Bank-level ( Figure 2C) . A chip contains N banks. Within each chip, the query is broadcast across banks and stored in the logic layer. After the row decoder selects which candidate points are output for processing, each point is transferred to the sense amplifiers and fed to the logic layer where a distance score is calculcated. The top k results for each of the N banks are output to the chip-level interconnect to the CPU.
Logic Layer ( Figure 2D) . The logic layer sits adjacent to the sense amplifiers and is responsible for performing high throughput distance calculations. Microarchitecturally, the units of computation in the logic layer can be either floating point, fixed point, or binary operations. State of the art kNN implementations demand floating point precision feature vector values for distance calculations which is expensive to implement in hardware. At the other extreme, computer vision researchers have shown that it is possible to approximate Euclidean distance with binary encodings and Hamming distance calculations [6] . Using Hamming distance calculations greatly simplifies the hardware since it maps to binary operators like XOR. The results of the distance calculation are then reduced to the local k closest neighbors across all memory cells within a bank.

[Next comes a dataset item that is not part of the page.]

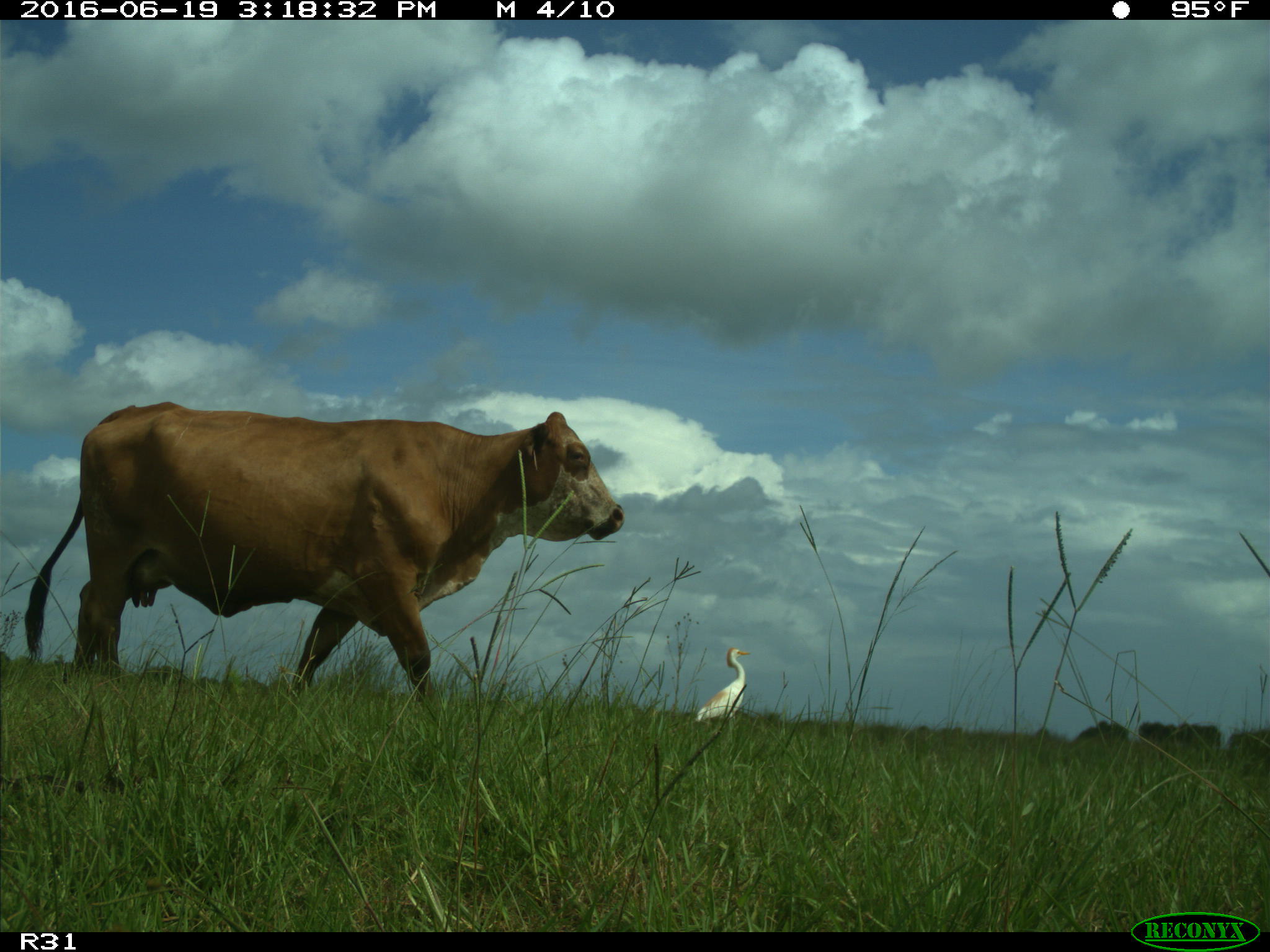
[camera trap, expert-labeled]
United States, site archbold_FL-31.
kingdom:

Priority Queue (Figure 2E ). In traditional DRAMs, a column decoder takes row values from the sense amplifier and filters data based on a column input. However, since computation is performed within a bank, a new unit, the priority queue, replaces the function of the column decoder. The priority queue buffers individual results and orders them in ascending order. No memory values exit the bank until the local top-k results are computed. Once the bank completes its logical operation, the local top-k results are flushed to the chip-level interconnect.
BEYOND DRAM
Prior work has primarily focused on commodity DRAMs as the target for near-data processing in main memory but presents serious challenges when integrating compute into commodity DRAM memory systems. However, new technologies such as die stacked memory and non-volatile RAM (NVRAM) have created new opportunities and challenges for near-data processing [7] . NVRAM variants such as flash, phase change memory, and STT-MRAM have lower internal bandwidths but can achieve higher memory capacity. Similarly, die stacked memory presents new opportunities with high-bandwidth "vertical" busses which can enable hetereogeneous integration. By vertically integrating silicon layers on the same chip, compute layers can be optimized for speed and DRAM layers for capacity. It is still an open architectural question as to which memory technology platform best supports near-data processing memory architectures, but we believe that these advances in memory technology will be instrumental in codesigning and enabling next generation computer vision applications such as large-scale content-based search and beyond.